Table 18 presents the runtime breakdown of the proposed framework across its three primary components: CNN feature extraction, Off‑policy PPO-based FS, and DE hyperparameter tuning on the CelebA and LFW datasets. CNN feature extraction takes the largest share of runtime, 62% for CelebA and 55% for LFW, because processing high-dimensional facial images and generating feature maps requires significant computational effort. The Off‑policy PPO FS accounts for 25% of the runtime on CelebA and 26% on LFW, due to the iterative process of evaluating feature subsets for both accuracy and class balance. DE hyperparameter tuning is the least time-consuming step, 13% for CelebA and 19% for LFW, but remains essential for achieving optimal model performance. This breakdown highlights that while CNN processing is the bottleneck, the integration of PPO and DE remains computationally efficient, supporting the scalability of the framework for larger datasets and real-world applications.
Discussion
In this paper, a model is presented for the identification of criminal suspects. It offers two key advantages: (1) Off-policy PPO enables dynamic and effective FS while addressing class imbalance, and (2) the enhanced DE algorithm efficiently tunes hyperparameters. Together, these components improve both the accuracy and computational efficiency of suspect identification. The effectiveness of the model is validated on four publicly available datasets: CelebA, LFW, CASIA-WebFace, and VGGFace2. These datasets have been widely used for academic research in facial recognition and are distributed under licenses that permit non-commercial scientific use. CelebA and LFW contain images of public figures or individuals who have provided consent, and do not include personally identifiable information beyond facial images. CASIA-WebFace and VGGFace2 were collected explicitly for research purposes, and are publicly available for non-commercial academic work. Our use complies fully with the terms and ethical guidelines established by the dataset providers. Importantly, the study is conducted solely for academic purposes and does not involve real-world law enforcement, deployment, or decision-making. The model application in this context is entirely theoretical and exploratory in nature.

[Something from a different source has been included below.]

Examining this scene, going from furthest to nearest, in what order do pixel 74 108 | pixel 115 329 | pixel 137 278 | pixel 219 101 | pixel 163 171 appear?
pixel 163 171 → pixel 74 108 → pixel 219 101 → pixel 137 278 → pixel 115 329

Integrating Off-policy PPO into the proposed model addresses two critical challenges: dynamic FS and class imbalance. Traditional methods often overlook complex, variable patterns essential for suspect identification and tend to favor majority classes. Off-policy PPO enables the model to repeatedly select the most useful features by utilizing long-term feedback from the environment. More importantly, it addresses class imbalance by assigning higher rewards or penalties to minority class samples, thereby encouraging the model to focus more on underrepresented cases. This strategy ensures that rare but important patterns are preserved and learned effectively. By reusing data from past interactions, the method enhances learning stability, reduces feature redundancy, and improves both accuracy and fairness in classification.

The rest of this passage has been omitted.